◆ Task requirements: Please print nothing but the lines from the one with "scientific name: Chiroptera" to the last line of the records below, and omit pictures.

Source data:
'''

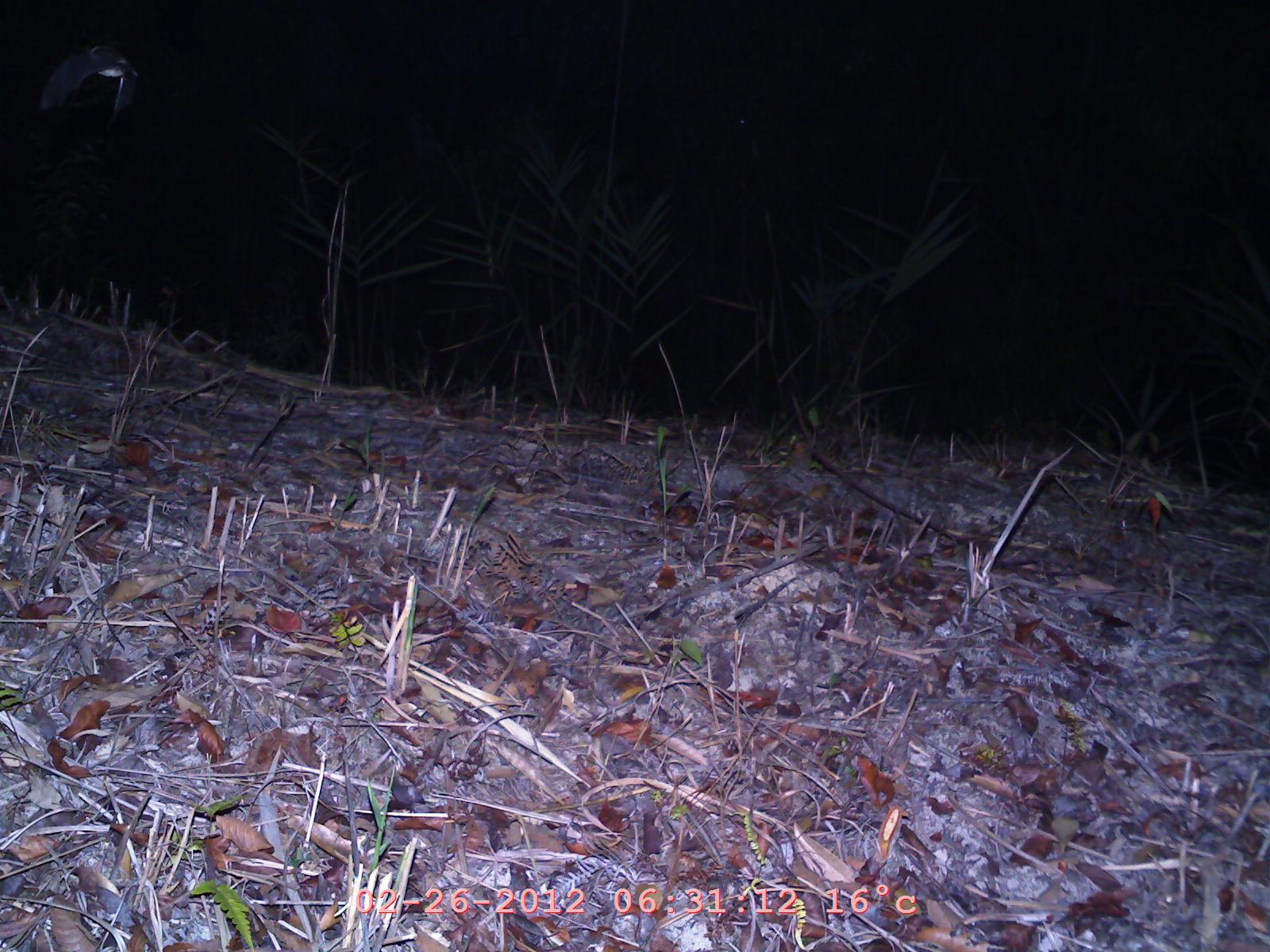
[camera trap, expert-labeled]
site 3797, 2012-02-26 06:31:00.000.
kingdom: Animalia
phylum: Chordata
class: Mammalia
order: Chiroptera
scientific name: Chiroptera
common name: bats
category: unknown bat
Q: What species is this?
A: Unknown bat (bats) (Chiroptera).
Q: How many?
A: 1.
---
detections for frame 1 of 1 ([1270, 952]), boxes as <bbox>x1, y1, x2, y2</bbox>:
unknown bat: <bbox>37, 37, 140, 131</bbox>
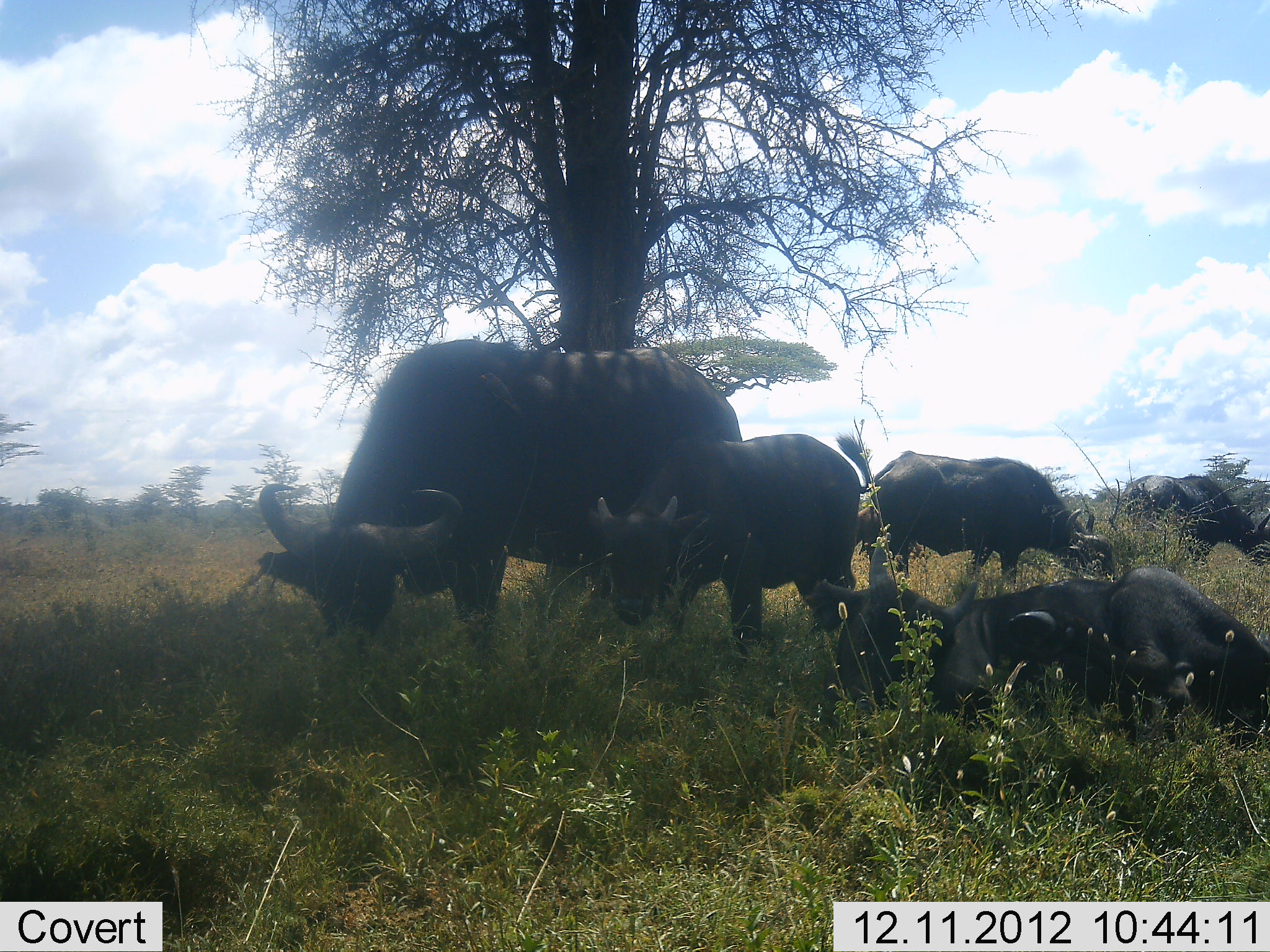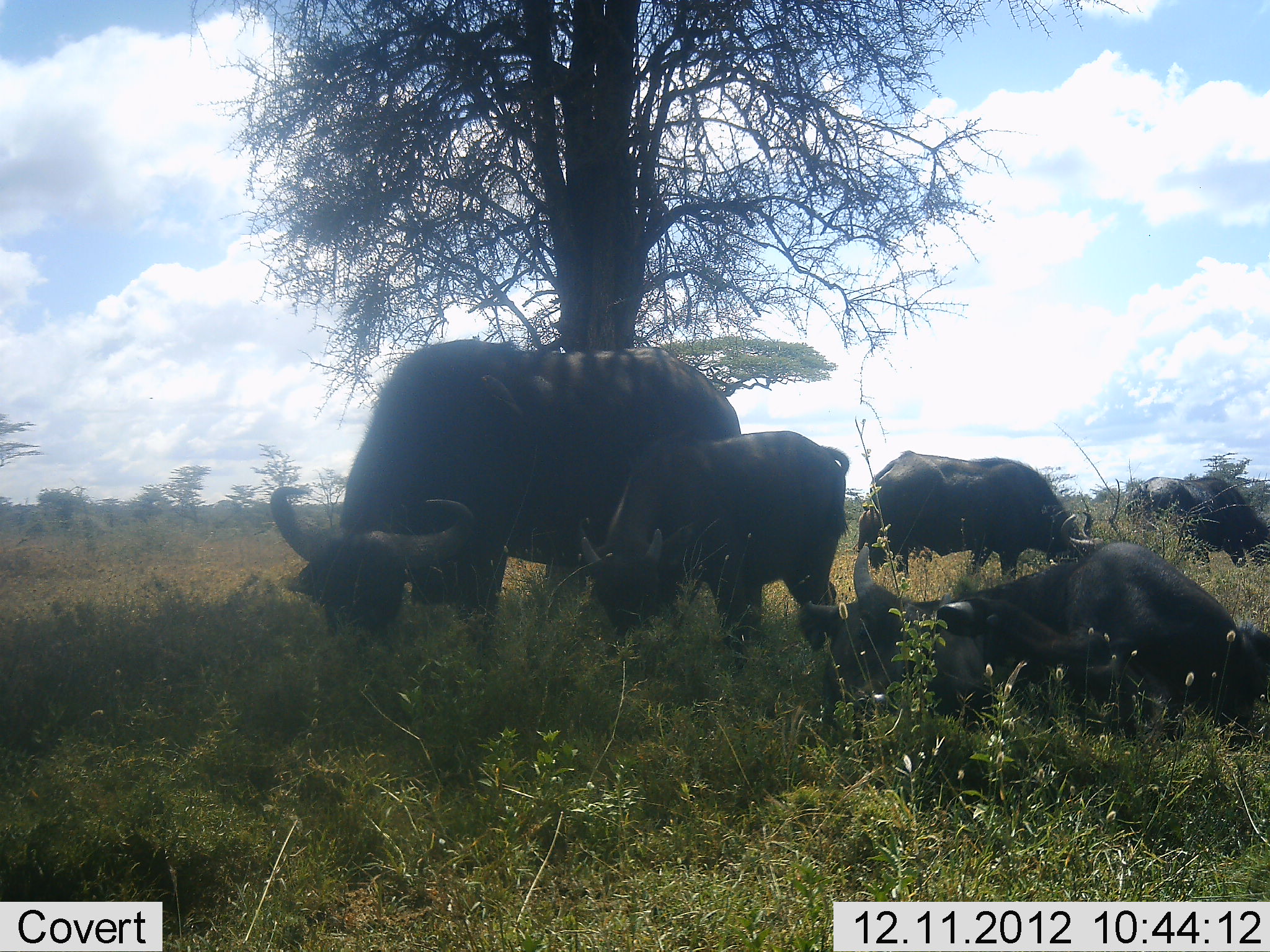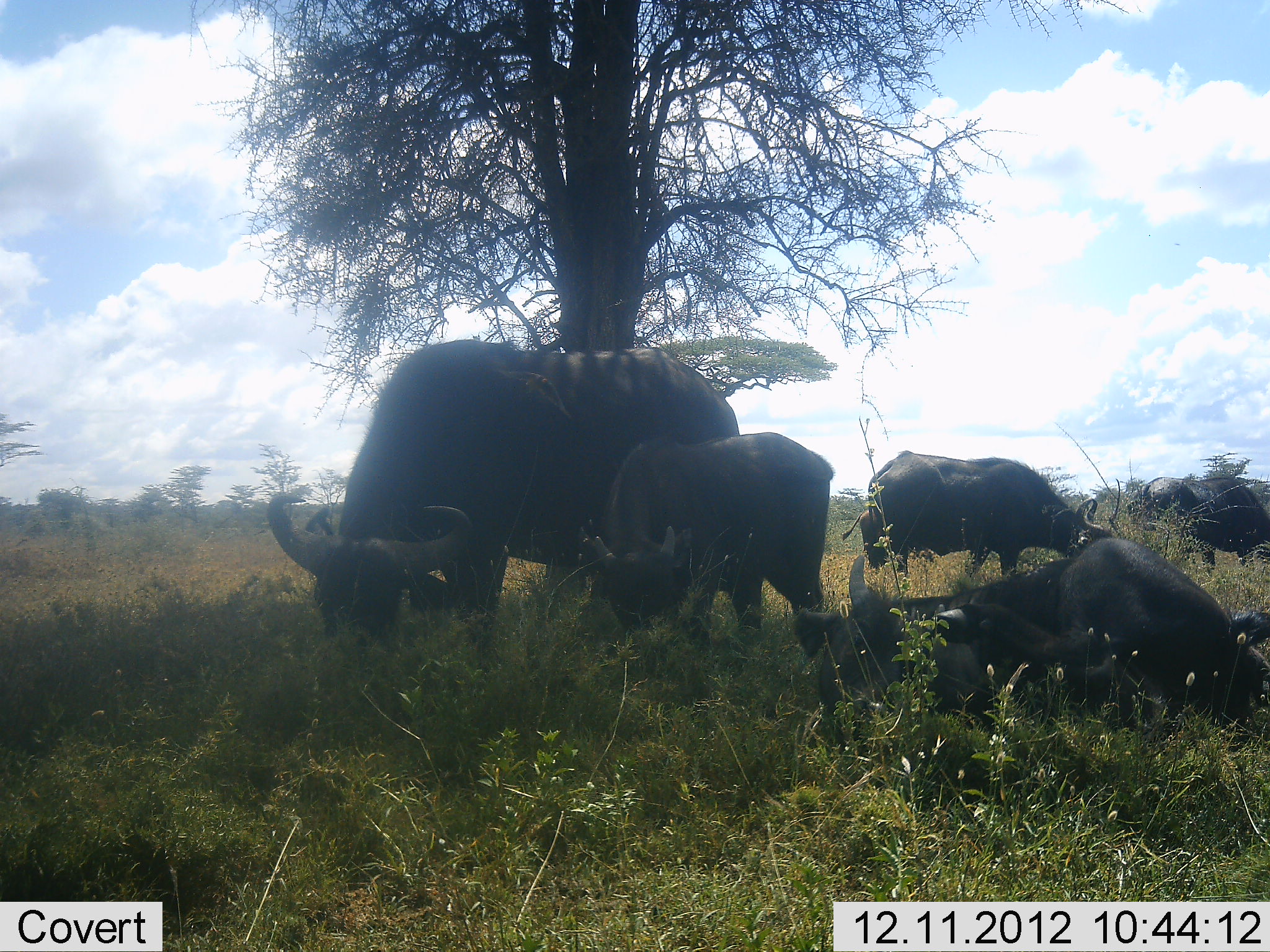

'''

◆ Result:
scientific name: Chiroptera
common name: bats
category: unknown bat
Q: What species is this?
A: Unknown bat (bats) (Chiroptera).
Q: How many?
A: 1.
---
detections for frame 1 of 1 ([1270, 952]), boxes as <bbox>x1, y1, x2, y2</bbox>:
unknown bat: <bbox>37, 37, 140, 131</bbox>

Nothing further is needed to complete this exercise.